Click here to code!

Data Analysis of Pybites Community Branch Activity

Posted by Martin Uribe on Thu 18 October 2018 in Data • 15 min read

I wanted to play around with a dataset and see what I could find out about it. I decided on analyzing the little bit of data that I could collect from Github without having to use an OAuth key, which limits it to just 300 events.

To Run All of The Cells

You have the option of running each of the cells one at a time or you can just run them all in sequential order.

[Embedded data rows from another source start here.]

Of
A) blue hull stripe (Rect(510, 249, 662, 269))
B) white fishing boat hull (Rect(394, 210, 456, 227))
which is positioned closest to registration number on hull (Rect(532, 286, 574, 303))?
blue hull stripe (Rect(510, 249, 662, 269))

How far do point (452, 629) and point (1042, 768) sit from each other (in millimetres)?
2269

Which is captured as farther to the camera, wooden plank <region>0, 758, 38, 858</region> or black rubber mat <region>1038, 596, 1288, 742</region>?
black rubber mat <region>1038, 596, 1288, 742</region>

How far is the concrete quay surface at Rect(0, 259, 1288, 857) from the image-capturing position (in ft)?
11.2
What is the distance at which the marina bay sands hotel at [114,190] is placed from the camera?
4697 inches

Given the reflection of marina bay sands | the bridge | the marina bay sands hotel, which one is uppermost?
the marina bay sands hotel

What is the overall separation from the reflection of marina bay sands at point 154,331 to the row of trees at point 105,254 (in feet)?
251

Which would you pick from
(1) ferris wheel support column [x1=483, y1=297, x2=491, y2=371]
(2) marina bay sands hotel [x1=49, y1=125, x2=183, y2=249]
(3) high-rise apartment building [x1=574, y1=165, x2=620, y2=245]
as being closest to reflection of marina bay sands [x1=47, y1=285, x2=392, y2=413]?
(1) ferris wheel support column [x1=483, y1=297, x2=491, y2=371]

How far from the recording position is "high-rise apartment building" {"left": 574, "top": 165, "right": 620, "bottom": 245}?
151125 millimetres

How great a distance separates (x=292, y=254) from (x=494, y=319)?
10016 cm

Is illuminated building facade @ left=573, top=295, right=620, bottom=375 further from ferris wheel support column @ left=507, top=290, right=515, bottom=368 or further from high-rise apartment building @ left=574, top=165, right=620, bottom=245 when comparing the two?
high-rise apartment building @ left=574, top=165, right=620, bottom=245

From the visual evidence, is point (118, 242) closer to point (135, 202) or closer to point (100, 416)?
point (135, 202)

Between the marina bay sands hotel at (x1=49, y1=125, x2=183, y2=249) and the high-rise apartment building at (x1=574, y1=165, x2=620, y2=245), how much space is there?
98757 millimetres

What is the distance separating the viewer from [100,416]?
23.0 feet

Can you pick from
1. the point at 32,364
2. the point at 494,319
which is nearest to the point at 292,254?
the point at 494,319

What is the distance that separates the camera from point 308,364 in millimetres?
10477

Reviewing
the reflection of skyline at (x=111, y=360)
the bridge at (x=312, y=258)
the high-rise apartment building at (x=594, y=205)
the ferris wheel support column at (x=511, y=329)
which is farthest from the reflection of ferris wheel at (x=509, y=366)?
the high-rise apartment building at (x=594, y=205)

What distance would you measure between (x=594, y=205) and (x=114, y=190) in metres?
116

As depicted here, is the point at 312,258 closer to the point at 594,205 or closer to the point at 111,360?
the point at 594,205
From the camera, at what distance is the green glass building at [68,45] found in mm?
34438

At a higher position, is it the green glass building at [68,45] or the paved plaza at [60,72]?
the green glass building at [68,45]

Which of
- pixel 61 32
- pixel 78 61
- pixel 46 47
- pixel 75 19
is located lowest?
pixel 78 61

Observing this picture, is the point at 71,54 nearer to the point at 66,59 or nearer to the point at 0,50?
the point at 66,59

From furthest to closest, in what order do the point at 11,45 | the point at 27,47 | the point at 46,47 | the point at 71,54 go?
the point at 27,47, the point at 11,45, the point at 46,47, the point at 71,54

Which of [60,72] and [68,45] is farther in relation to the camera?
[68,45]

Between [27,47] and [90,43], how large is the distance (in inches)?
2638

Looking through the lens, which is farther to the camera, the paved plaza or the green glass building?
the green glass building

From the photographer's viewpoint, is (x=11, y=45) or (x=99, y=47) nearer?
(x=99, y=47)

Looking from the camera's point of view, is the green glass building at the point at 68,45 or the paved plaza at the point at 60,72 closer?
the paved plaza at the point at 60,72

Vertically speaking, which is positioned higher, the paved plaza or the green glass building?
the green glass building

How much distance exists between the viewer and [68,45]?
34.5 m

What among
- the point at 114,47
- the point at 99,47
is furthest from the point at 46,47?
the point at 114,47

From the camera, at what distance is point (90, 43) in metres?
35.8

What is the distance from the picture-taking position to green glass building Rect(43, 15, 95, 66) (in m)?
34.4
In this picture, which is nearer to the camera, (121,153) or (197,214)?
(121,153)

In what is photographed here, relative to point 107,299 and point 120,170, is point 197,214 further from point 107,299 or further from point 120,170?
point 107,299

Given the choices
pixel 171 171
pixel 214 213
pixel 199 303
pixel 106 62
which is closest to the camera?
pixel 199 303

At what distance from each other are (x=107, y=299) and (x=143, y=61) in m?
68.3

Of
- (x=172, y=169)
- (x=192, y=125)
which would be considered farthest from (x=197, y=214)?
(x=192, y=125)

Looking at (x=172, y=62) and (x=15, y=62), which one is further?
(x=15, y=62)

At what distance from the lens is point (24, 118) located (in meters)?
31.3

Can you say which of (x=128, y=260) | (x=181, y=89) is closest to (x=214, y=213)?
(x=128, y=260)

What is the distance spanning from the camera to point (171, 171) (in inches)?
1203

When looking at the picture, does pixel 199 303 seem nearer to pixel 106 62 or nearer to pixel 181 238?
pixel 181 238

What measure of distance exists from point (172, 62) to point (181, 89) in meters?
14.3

Selecting a cell and either clicking on the Run button on the menu or using the key combination Shift+Enter will run the code in that cell if its code.

To run them all you will have to use the menu: Cell > Run All

In [1]:
import json
from collections import Counter
from pathlib import Path

import matplotlib.patches as mpatches
import matplotlib.pyplot as plt
import numpy as np
import pandas as pd
import requests
import seaborn as sns
from dateutil.parser import parse
from matplotlib import rc
from matplotlib.pyplot import figure
In [2]:
data_location = Path.cwd().joinpath("data")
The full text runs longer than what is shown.